Je me stationne dans l'allée. Il est onze heures trente. J'ai toujours pris l'habitude d'arriver chez les gens un peu en avance. La ponctualité est pour moi un atout majeur et une marque de reconnaissance. Je tiens ça de mon père. Mon grand-père, lui, avait une tout autre théorie. Il lui plaisait de dire, « on n'arrive pas en retard, on instaure du suspens ».
Je descends de ma voiture chargée d'un bouquet de roses et d'un grand cru. Je m'arrête et contemple la maison. Elle est réellement magnifique. Je prends alors une grande inspiration. Maintenant à moi de jouer. Je me suis appliquée pour me donner une apparence correcte mais c'est ma perte de poids qui m'a donné le plus de fil à retordre. J'apprends petit à petit à rentrer dans le rôle de la reine du camouflage. Une robe ample m'a semblé la plus appropriée. Tout le monde n'y verra que du feu. Enfin je l'espère.
Malgré tout, je suis confiante. J'ai ma grande idée comme béquille pour me soutenir et me donner du courage. Je suis sûre que ça va être un grand succès. Enfin pour être plus exacte, je prie pour que ça le soit.
Romain m'ouvre.
— Microbe ! me lance-t-il sur un ton désespéré. Tu tombes à pic ! Dis-moi que tu es une experte en remplissage de verrines !
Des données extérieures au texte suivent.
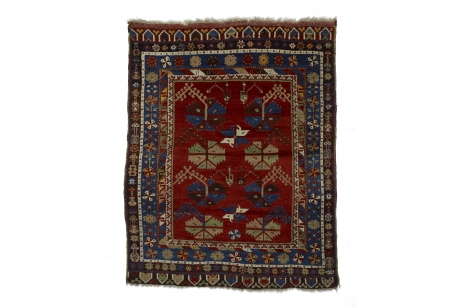 Small red-ground carpet with carnations, probably South-west Anatolia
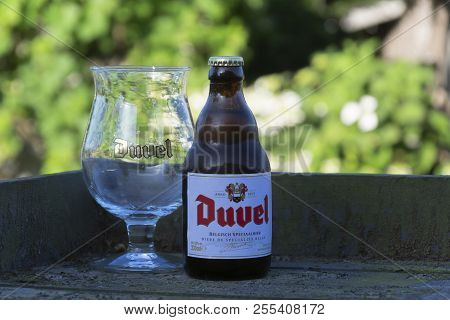 Sint Gillis Waas, Belgium - June 20, 2018: Belgian Beer Duvel With Cold Glass On A Warm Spring Eveni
— Quoi ? Bonjour pour commencer !
— Excuse... Il m'embrasse sur la joue. Sors-moi de là ! chuchote-t-il. Julie me fait remplir des toutes petites verrines pour l'apéritif avec une minuscule et ridicule cuillère. Tu veux que je fasse comment avec ça ?
Il me colle ses mains devant les yeux qui font trois fois les miennes.
— Évidemment ! Et te connaissant, tu n'oses pas le lui refuser.
— Je savais que tu comprendrais. Oh merci pour le bouquet de fleurs !
— Bas les pattes ! Toi, prends ça. Je lui tends la bouteille.
Il me pousse vers la cuisine, me laisse à peine le temps de dire bonjour à sa femme, me fourre dans les mains la verrine et la petite cuillère en question. Enfin, sans demander son reste, il détale comme un lapin. Bon ! Un gros lapin. Genre un lapin rugbyman gonflé aux hormones. Julie le regarde partir en lui jetant des éclairs.
— Il ne perd rien pour attendre celui-là ! dit-elle furieuse.
— Tout à fait d'accord ! Et entre nous, c'est même un motif de divorce.
Elle se tourne vers moi visiblement saisie par mon commentaire. Je ne la regarde pas, essayant de contrôler un ricanement imminent. Elle éclate de rire admettant la stupidité de la situation.
— OK tu as raison. Je suis ridicule. Peut-être un peu à cran aujourd'hui. Merci pour les roses !
Je m'approche d'elle et l'enlace. Julie est la « number one » pour se mettre la pression. Perfectionniste et consciencieuse, elle aime que ces instants partagés soient exemplaires. Nous avons beau lui dire qu'il n'est pas nécessaire qu'elle se plie en quatre pour nous, rien n'y fait.
— Et comme d'habitude tout sera génial. Même si tu nous commandais des pizzas, Julie.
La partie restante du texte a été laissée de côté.